The problem: Please render the part of the rows that opens with the line containing "In the photo, does" and runs through the end of the rows as a Markdown table with the columns "Line number" and "Line text", leaving out blank lines.

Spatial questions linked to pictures
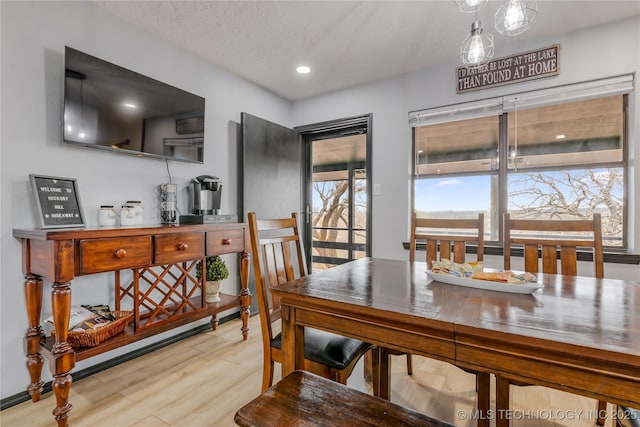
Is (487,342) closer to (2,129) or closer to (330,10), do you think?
(330,10)

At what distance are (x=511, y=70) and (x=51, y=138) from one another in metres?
3.48

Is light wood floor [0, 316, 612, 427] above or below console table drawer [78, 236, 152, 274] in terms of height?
below

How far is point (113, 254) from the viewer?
172 centimetres

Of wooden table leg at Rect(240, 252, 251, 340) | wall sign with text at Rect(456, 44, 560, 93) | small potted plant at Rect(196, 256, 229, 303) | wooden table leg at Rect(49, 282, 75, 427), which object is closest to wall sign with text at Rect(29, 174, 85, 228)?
wooden table leg at Rect(49, 282, 75, 427)

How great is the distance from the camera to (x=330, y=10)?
2.16 metres

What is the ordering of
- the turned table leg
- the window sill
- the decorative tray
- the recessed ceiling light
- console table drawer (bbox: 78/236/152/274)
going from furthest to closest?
the recessed ceiling light, the turned table leg, the window sill, console table drawer (bbox: 78/236/152/274), the decorative tray

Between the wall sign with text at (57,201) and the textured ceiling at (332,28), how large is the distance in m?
Answer: 1.24

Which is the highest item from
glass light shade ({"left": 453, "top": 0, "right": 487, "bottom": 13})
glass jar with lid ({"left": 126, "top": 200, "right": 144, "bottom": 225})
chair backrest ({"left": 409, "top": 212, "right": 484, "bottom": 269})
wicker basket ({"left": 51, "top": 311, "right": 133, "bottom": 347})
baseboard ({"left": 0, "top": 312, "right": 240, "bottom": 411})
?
glass light shade ({"left": 453, "top": 0, "right": 487, "bottom": 13})

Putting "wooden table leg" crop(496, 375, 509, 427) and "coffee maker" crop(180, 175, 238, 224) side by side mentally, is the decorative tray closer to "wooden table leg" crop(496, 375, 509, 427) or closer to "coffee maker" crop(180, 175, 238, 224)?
"wooden table leg" crop(496, 375, 509, 427)

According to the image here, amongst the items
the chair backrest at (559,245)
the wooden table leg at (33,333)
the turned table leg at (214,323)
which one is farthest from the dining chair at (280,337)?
the turned table leg at (214,323)

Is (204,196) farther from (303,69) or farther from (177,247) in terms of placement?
(303,69)

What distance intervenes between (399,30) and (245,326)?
2.68m

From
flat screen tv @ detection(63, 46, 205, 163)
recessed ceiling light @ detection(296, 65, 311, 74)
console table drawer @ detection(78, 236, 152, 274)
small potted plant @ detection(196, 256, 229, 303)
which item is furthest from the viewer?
recessed ceiling light @ detection(296, 65, 311, 74)

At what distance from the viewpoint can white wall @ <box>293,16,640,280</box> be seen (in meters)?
2.31
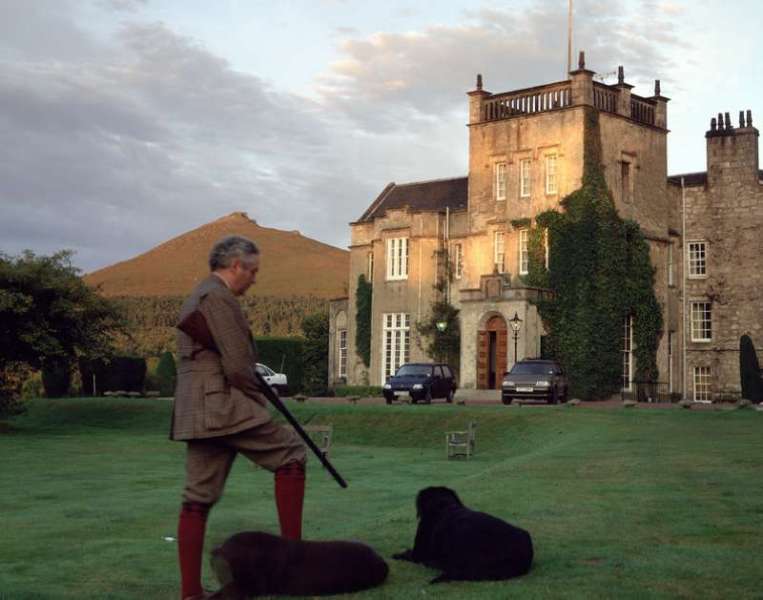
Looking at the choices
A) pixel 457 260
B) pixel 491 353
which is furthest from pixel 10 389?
pixel 457 260

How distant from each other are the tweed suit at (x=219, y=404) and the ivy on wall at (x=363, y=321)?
42443 millimetres

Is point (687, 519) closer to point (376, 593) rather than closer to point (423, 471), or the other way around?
point (376, 593)

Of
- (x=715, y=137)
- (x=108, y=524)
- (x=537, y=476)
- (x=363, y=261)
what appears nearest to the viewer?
(x=108, y=524)

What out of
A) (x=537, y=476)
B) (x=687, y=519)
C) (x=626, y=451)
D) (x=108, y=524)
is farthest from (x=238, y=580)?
(x=626, y=451)

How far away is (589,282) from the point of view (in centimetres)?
4141

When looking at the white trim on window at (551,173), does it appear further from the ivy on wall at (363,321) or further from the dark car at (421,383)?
the ivy on wall at (363,321)

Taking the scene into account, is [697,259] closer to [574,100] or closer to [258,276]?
[574,100]

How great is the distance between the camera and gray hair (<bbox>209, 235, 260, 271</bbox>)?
688cm

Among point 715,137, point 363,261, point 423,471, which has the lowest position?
point 423,471

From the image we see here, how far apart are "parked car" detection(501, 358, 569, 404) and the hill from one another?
7002 cm

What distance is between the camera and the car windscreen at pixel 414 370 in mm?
39000

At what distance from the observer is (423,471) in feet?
64.3

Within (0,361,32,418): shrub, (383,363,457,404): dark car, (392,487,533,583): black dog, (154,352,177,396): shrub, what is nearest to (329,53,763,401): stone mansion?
(383,363,457,404): dark car

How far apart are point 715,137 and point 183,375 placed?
1744 inches
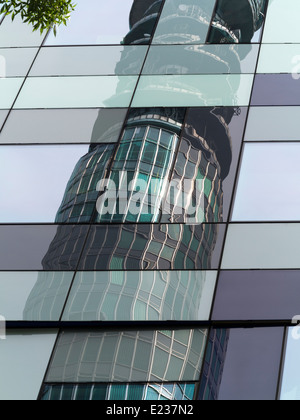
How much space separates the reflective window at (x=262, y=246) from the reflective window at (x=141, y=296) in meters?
0.52

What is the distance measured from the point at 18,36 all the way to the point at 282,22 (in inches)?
256

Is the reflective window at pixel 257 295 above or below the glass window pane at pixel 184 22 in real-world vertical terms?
below

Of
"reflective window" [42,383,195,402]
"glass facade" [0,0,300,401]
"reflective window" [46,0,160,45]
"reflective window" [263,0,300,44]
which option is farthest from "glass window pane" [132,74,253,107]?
"reflective window" [42,383,195,402]

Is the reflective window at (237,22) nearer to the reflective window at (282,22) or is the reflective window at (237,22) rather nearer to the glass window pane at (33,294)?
the reflective window at (282,22)

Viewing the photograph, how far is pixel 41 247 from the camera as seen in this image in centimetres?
1207

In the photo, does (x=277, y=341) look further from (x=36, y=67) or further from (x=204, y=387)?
(x=36, y=67)

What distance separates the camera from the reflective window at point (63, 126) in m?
14.3

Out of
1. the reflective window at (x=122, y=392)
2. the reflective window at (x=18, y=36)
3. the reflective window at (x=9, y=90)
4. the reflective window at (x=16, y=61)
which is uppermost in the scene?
the reflective window at (x=18, y=36)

Completed task:
| Line number | Line text |
|---|---|
| 1 | In the photo, does (x=277, y=341) look further from (x=36, y=67) or further from (x=204, y=387)? |
| 2 | (x=36, y=67) |
| 3 | What distance separates the camera from the reflective window at point (63, 126) in m? |
| 4 | 14.3 |
| 5 | Out of |
| 6 | 1. the reflective window at (x=122, y=392) |
| 7 | 2. the reflective window at (x=18, y=36) |
| 8 | 3. the reflective window at (x=9, y=90) |
| 9 | 4. the reflective window at (x=16, y=61) |
| 10 | which is uppermost in the scene? |
| 11 | the reflective window at (x=18, y=36) |